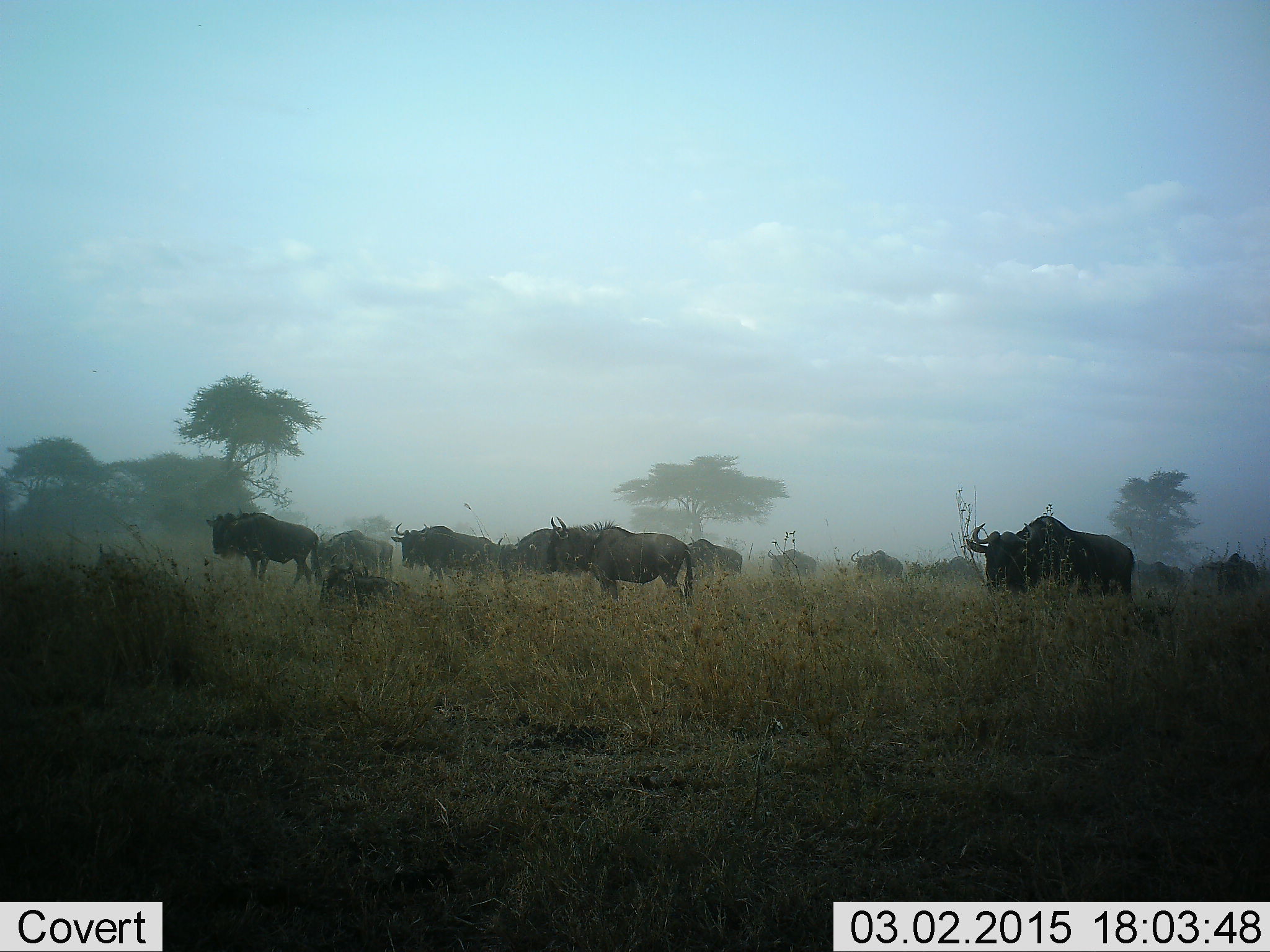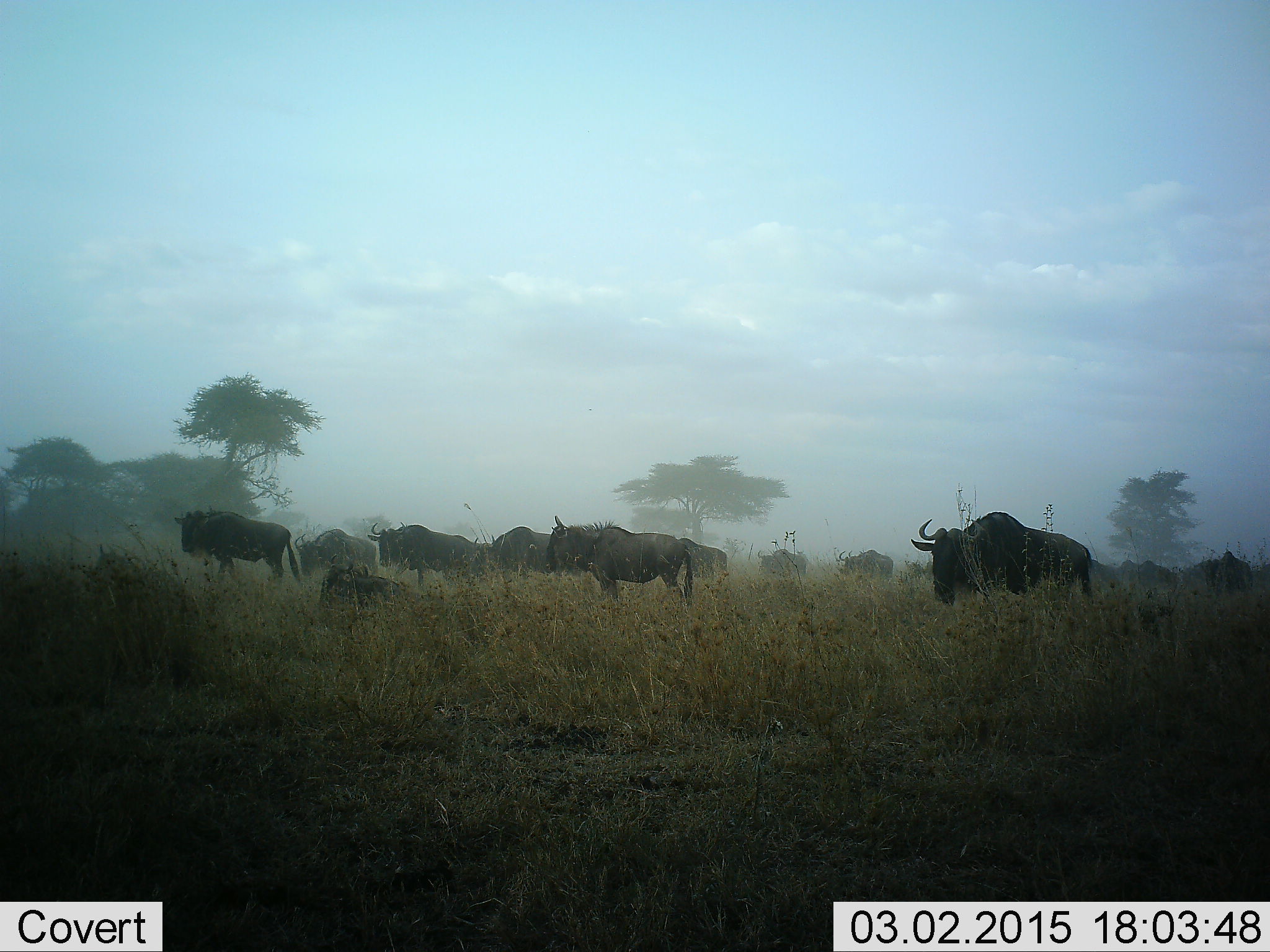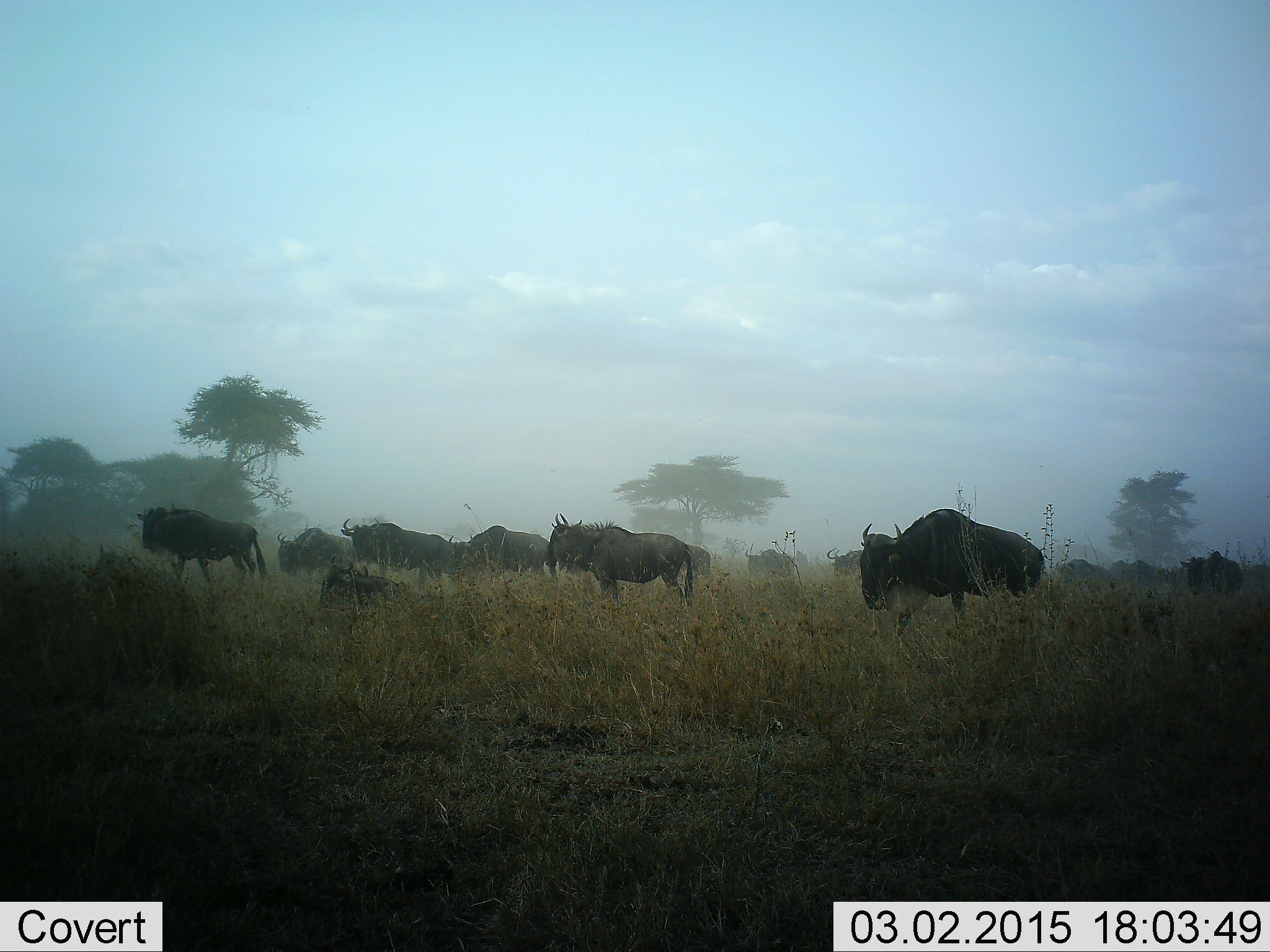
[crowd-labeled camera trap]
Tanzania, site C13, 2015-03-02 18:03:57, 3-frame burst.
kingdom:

##############################

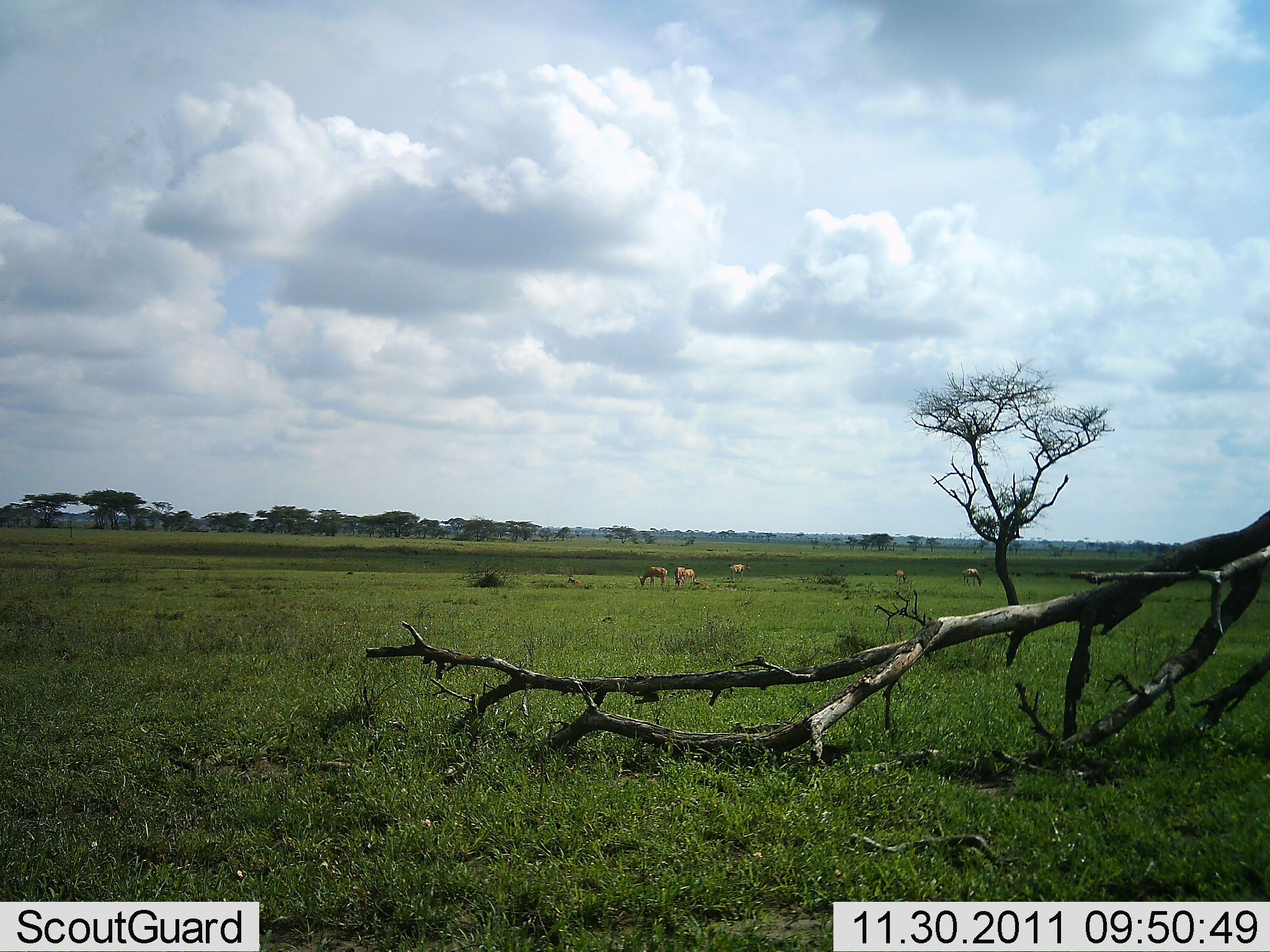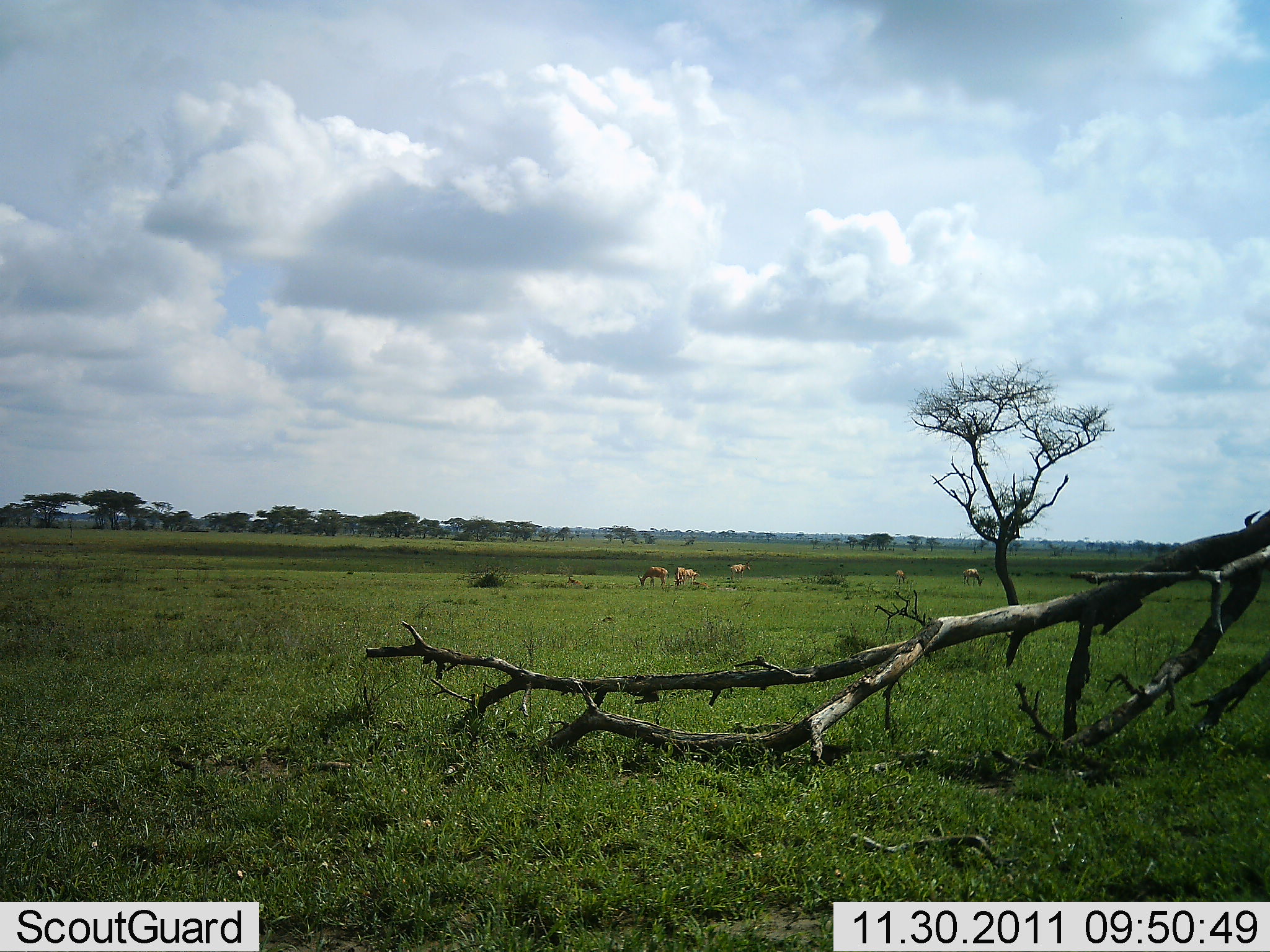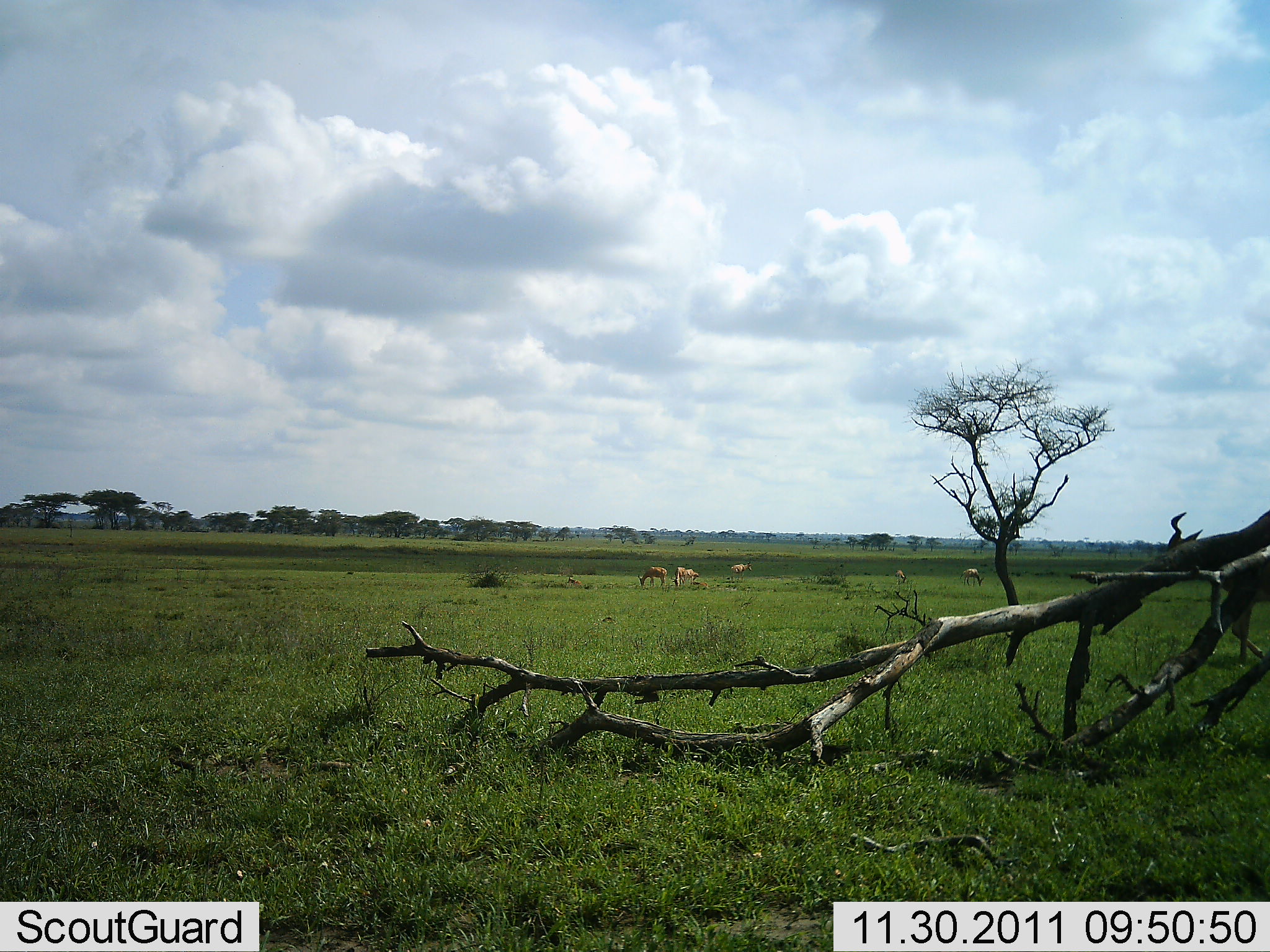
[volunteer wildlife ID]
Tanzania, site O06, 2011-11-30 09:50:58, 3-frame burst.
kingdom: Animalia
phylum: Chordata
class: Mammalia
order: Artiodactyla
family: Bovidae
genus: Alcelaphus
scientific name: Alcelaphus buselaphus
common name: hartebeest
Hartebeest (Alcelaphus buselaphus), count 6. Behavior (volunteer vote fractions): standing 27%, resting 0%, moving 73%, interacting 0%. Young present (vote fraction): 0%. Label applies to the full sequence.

##############################

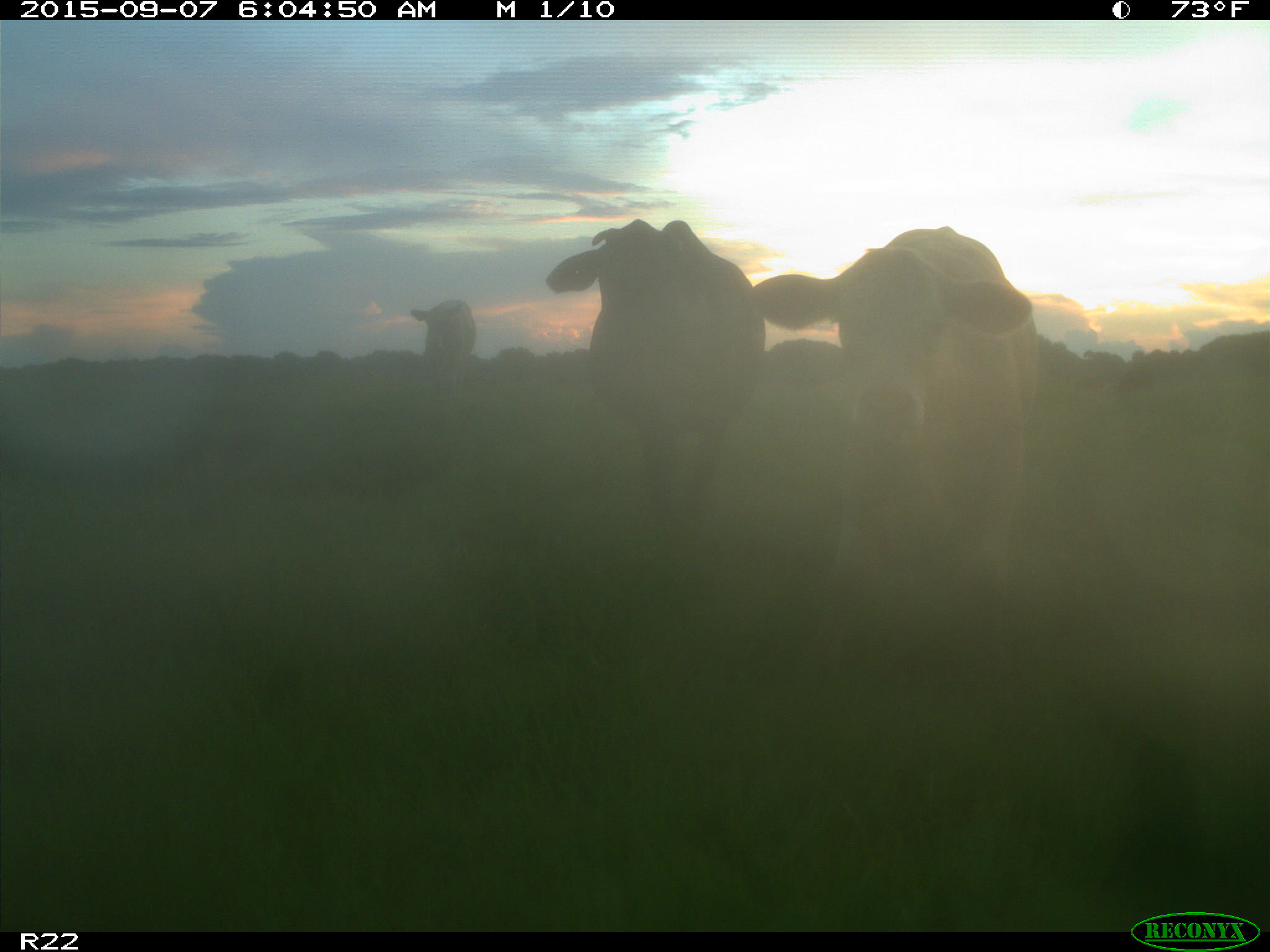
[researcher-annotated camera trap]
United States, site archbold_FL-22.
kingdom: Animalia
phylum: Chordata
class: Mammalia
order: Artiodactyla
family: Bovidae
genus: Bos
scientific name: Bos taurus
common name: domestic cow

##############################

Could you transcribe the entries above word for word, from the line with "United States, site archbold_FL-22." down to the line with "common name: domestic cow", keeping both?

→ **Completed exercise**
United States, site archbold_FL-22.
kingdom: Animalia
phylum: Chordata
class: Mammalia
order: Artiodactyla
family: Bovidae
genus: Bos
scientific name: Bos taurus
common name: domestic cow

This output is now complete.